Beijing brought more change: She was married now, to ballplayer Matt Treanor. Her name had grown and so had her goals, and she talked of children and retirement and all the other things she wanted do when her beach volleyball career ended. A second gold medal came as smoothly as the first.

As it turned out, Walsh had the children and May-Treanor came out of TV’s “Dancing with the Stars” with a repaired Achilles tendon but also a renewed desire for another Olympic run.

The two are together again and heading to London, a fourth Olympics for each and their third as a team. As they try for an unprecedented third consecutive victory – no athlete had won even two beach golds before – they can look back at one of the most successful partnerships in the history of the sport.

“We understand fully – maybe too much – how special our journey is,” Walsh said. “We know that London is our last tournament together for the rest of our careers. That’s a really big deal after an amazing ride.”
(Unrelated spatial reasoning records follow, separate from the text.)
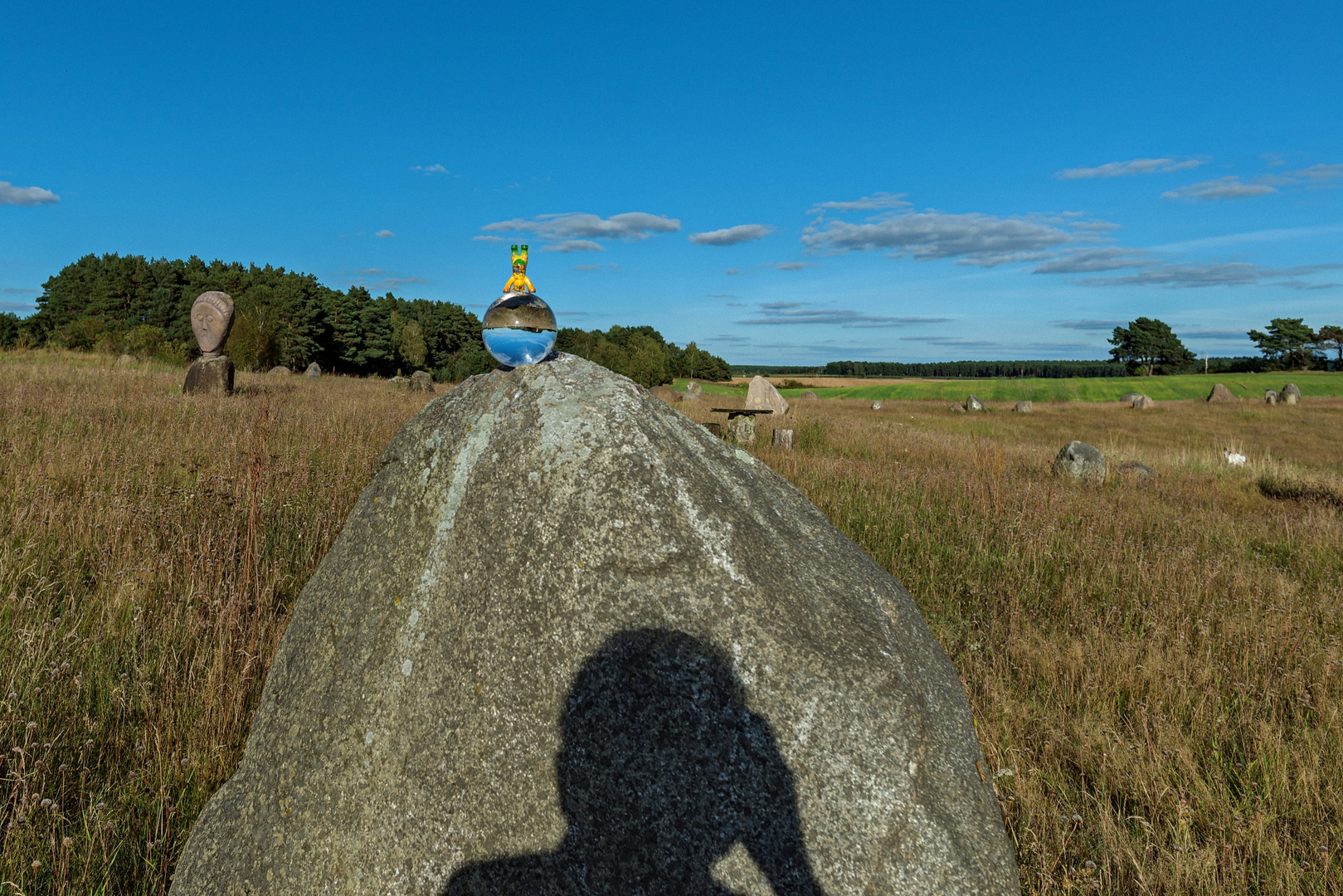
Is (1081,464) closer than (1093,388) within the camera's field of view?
Yes

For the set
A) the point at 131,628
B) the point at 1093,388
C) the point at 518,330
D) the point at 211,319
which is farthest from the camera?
the point at 1093,388

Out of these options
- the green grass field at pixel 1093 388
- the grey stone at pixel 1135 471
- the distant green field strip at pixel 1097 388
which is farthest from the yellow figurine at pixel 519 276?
the distant green field strip at pixel 1097 388

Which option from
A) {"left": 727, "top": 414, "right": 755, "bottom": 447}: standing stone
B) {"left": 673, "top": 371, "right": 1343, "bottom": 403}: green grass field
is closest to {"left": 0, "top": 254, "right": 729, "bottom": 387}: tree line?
{"left": 673, "top": 371, "right": 1343, "bottom": 403}: green grass field

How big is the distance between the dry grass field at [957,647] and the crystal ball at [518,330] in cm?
189

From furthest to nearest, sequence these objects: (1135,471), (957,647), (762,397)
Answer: (762,397) < (1135,471) < (957,647)

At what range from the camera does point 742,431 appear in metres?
12.5

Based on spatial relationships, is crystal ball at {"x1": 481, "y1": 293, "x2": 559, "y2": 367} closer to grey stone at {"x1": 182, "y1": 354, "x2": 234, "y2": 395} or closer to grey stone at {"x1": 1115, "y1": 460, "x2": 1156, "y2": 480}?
grey stone at {"x1": 1115, "y1": 460, "x2": 1156, "y2": 480}

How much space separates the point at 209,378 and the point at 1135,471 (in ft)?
60.8

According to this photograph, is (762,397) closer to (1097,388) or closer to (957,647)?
(957,647)

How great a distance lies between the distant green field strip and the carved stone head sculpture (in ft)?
125

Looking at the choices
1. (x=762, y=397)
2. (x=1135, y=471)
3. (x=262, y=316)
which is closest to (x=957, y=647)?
(x=1135, y=471)

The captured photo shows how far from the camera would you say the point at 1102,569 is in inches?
216

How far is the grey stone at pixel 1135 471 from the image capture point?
38.1ft

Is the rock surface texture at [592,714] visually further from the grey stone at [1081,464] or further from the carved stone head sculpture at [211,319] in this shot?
the carved stone head sculpture at [211,319]
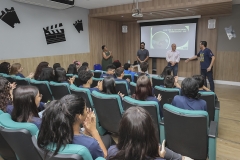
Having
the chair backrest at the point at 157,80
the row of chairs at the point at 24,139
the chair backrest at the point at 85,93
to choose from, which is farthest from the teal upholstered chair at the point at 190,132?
the chair backrest at the point at 157,80

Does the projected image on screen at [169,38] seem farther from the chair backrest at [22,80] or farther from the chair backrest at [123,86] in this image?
the chair backrest at [22,80]

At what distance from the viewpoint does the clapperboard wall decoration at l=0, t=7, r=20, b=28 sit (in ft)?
15.4

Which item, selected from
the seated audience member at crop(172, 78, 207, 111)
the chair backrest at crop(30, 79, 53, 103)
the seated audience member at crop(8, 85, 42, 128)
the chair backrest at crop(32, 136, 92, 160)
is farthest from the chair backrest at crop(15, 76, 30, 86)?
the chair backrest at crop(32, 136, 92, 160)

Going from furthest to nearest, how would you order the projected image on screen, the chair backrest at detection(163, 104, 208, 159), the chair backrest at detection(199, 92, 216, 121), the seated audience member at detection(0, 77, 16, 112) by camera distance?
1. the projected image on screen
2. the chair backrest at detection(199, 92, 216, 121)
3. the seated audience member at detection(0, 77, 16, 112)
4. the chair backrest at detection(163, 104, 208, 159)

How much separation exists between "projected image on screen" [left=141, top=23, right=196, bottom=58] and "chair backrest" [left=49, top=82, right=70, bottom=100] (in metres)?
5.68

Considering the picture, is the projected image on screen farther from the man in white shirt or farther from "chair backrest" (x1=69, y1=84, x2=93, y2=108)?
"chair backrest" (x1=69, y1=84, x2=93, y2=108)

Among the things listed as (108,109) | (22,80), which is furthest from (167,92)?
(22,80)

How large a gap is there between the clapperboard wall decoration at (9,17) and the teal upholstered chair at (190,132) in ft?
15.9

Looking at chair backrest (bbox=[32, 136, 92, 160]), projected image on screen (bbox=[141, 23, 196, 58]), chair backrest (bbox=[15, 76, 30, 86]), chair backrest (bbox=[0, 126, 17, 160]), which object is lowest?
chair backrest (bbox=[0, 126, 17, 160])

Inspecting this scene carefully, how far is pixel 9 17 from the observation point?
4.82 meters

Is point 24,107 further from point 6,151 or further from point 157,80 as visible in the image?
point 157,80

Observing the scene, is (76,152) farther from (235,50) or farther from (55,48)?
(235,50)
May-Treanor, who will turn 35 while she’s in London, has said she will retire from international competition following the games, a decision that opens a coveted spot as Walsh’s future partner and creates a new dynamic in the sport. With young teams from the Netherlands, Italy and China – including 2008 bronze medalists Xue Chen and Zhang Xi – the Americans see themselves as part of an older generation that helped the sport grow from an Olympic also-ran into one of the most popular events at the games.

“When we started, we were girls,” May-Treanor said. “The older players, you idolized them. You want to be like them, but you don’t really understand the process. And now, kind of, we’re here. We’re where the players we looked up to were. We’ve been through a lot of life’s transitions.”
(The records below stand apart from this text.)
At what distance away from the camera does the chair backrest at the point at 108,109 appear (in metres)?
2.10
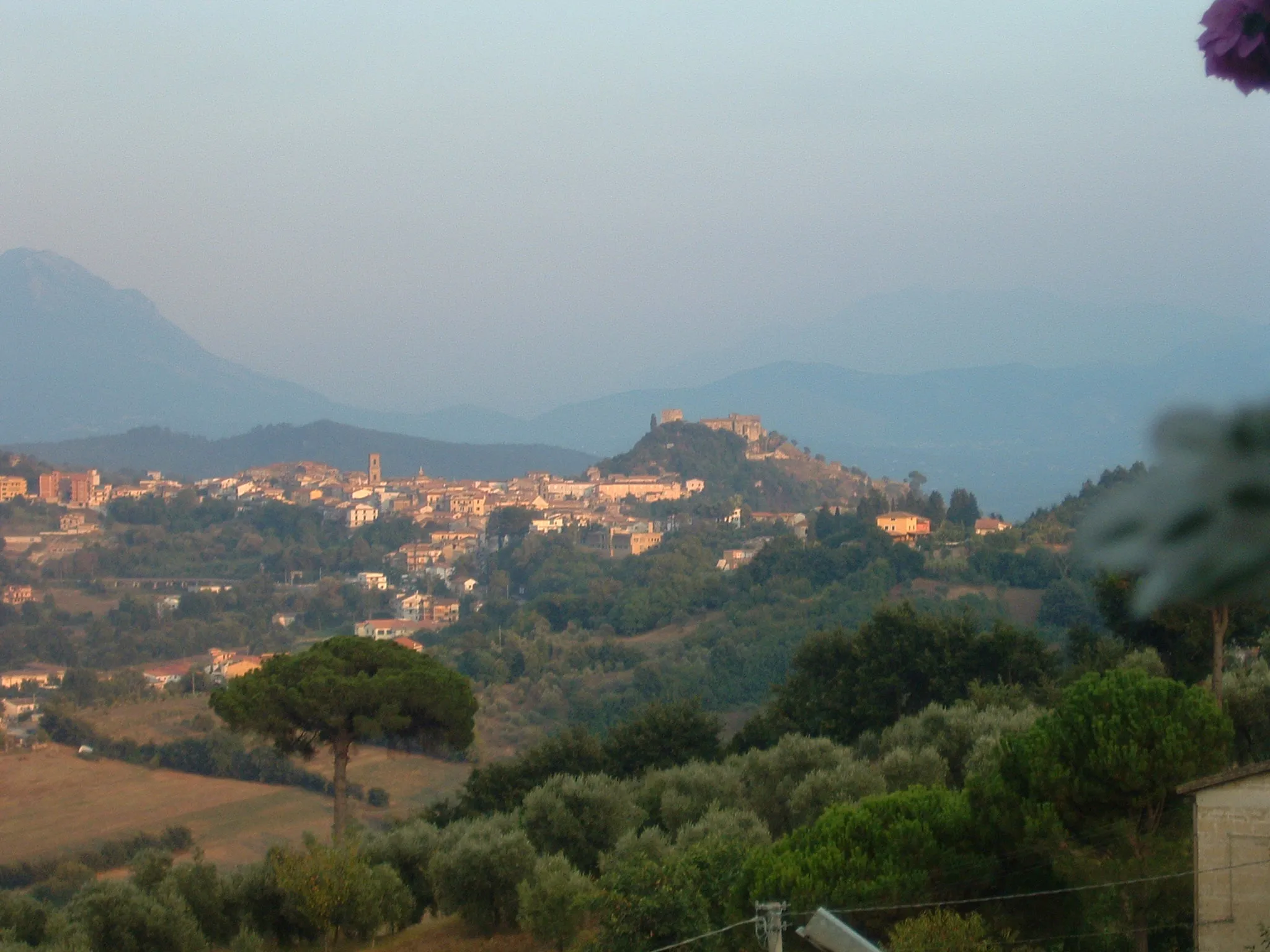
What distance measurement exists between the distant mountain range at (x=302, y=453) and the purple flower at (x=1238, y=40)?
487ft

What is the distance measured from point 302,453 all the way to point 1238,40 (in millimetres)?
160035

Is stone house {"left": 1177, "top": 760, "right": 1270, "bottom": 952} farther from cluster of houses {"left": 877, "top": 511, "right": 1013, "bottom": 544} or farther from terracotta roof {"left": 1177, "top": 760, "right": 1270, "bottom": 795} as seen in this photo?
cluster of houses {"left": 877, "top": 511, "right": 1013, "bottom": 544}

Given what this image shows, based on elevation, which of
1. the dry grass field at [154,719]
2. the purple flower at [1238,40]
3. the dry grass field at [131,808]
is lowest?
the dry grass field at [131,808]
You can fit a lot into an Olympiad, the four-year gap between the games that feel like an extended offseason in a sport like beach volleyball.

The 33-year-old Walsh got started right away.

Nine months after winning the gold in 2008 she gave birth to her first son. Another son was born less than a year later. After each pregnancy she took time off before returning to the sand, usually with Joey and Sundance in tow.

“I feel like more life has been lived in these past four years than ever in my life,” said Walsh, whose husband, Casey Jennings, is also a professional beach volleyball player. “As you get older, more profound things happen to you. I’m a mother of two now, and with that comes so much love. We’ve just been living life as 30-year olds, mid-30s. It’s way different than when you just turn 30, or when you’re 26 in Athens.”